» **TASK DETAILS**: From the line containing "Bietenwagen gekanteld bij Hoogkerk." to the last line of the data, both included, transcribe each line exactly, leaving out pictures and adding nothing.

++++++++++

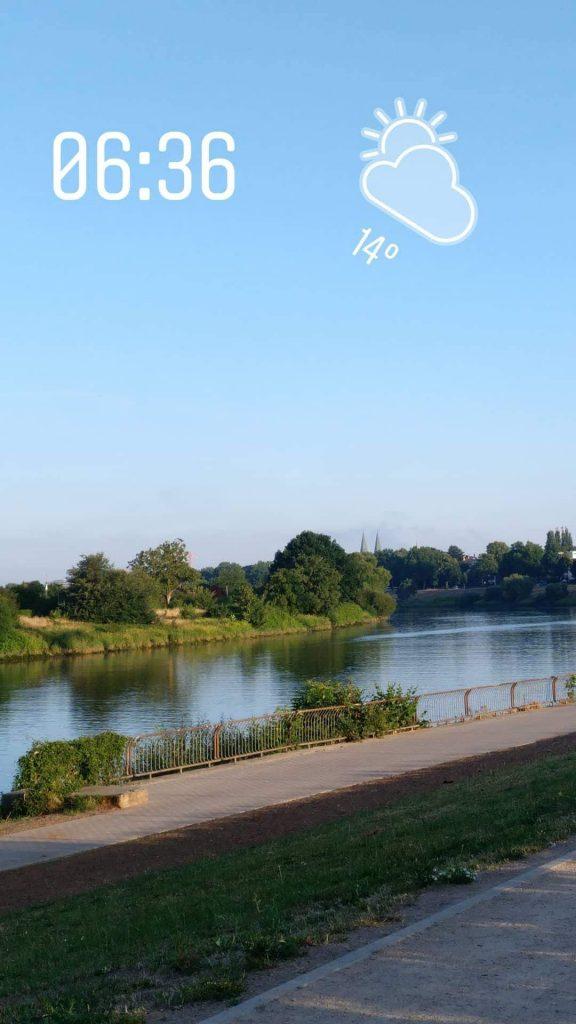 Blick auf die Weser mit den Domtürmen im Hintergrund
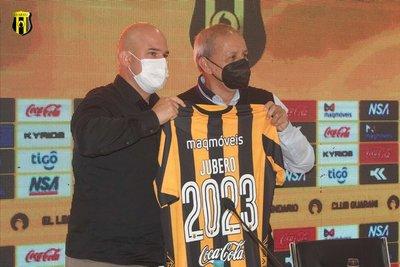 Guaraní presentó a Fernando Jubero como nuevo entrenador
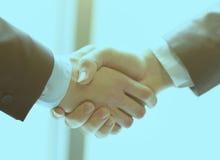 企业在两个同事之间的手震动特写镜头  免版税库存照片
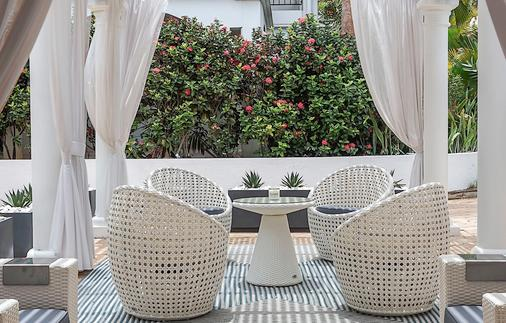 Floris Suite Hotel - Spa & Beach Club - Adults Only - Willemstad - Balcony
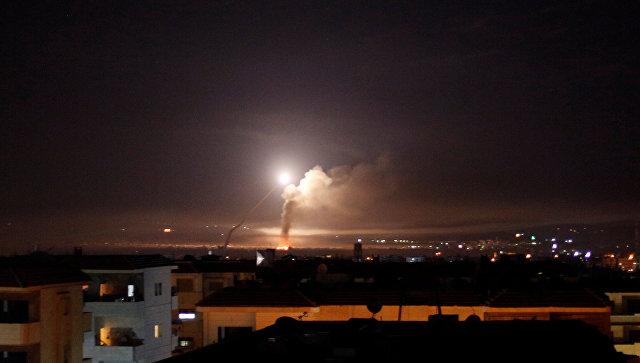 Ракетный огонь на Дамаском, Сирия. 10 мая 2018.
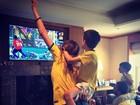 Famosos comemoram vitória do Brasil nas oitavas de final da Copa do Mundo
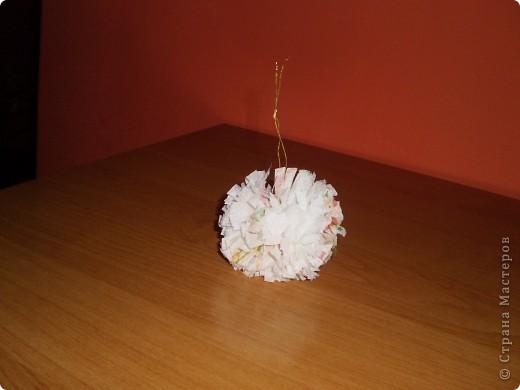 Привет! Я сделал два цветы из ткани, которая видела их   http://stranamasterov.ru/technics/napkins_details?tid=451 здесь собрались и polachi мяч, чтобы украсить дерево фото 2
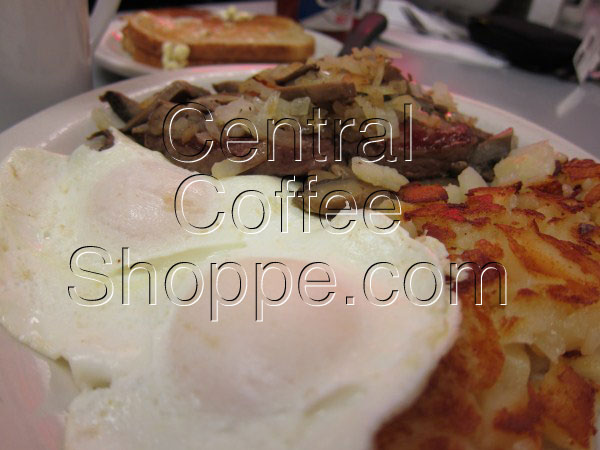central-coffee-shoppe-st-petersburg-fl-breakfast-specials-steak-of-the-art-05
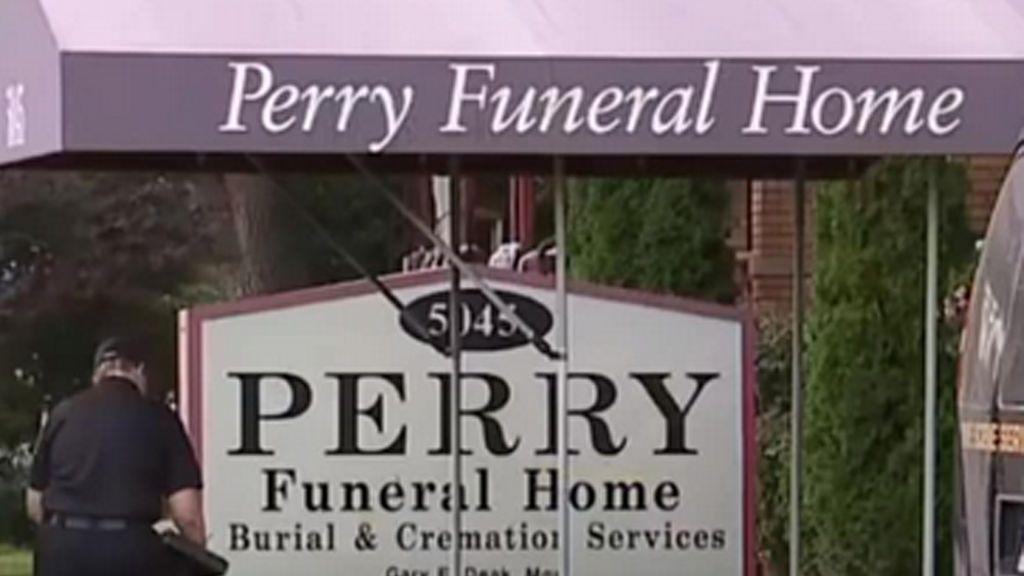 Hallan restos de más de 30 bebés y fetos en otra funeraria de Detroit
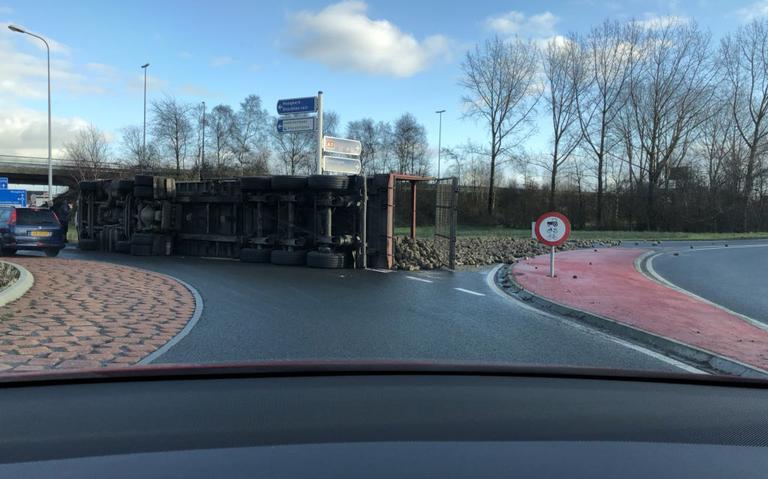 Bietenwagen gekanteld bij Hoogkerk.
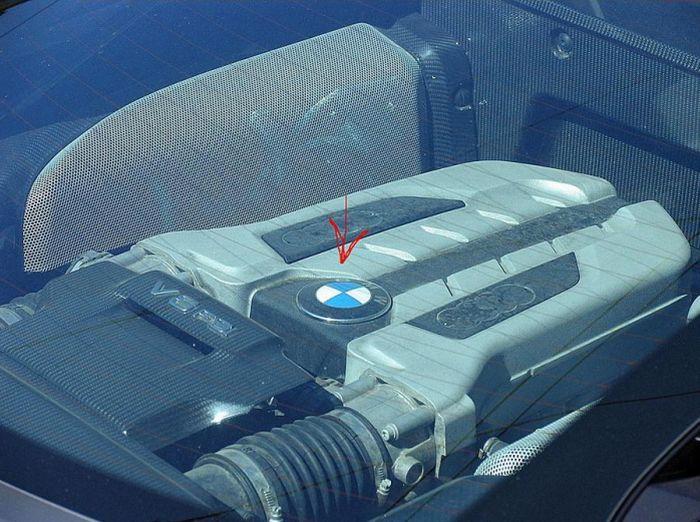 Как из Audi R8 сделать BMW 850i (3 фото)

++++++++++

» **TASK RESPONSE**:
 Bietenwagen gekanteld bij Hoogkerk.
 Как из Audi R8 сделать BMW 850i (3 фото)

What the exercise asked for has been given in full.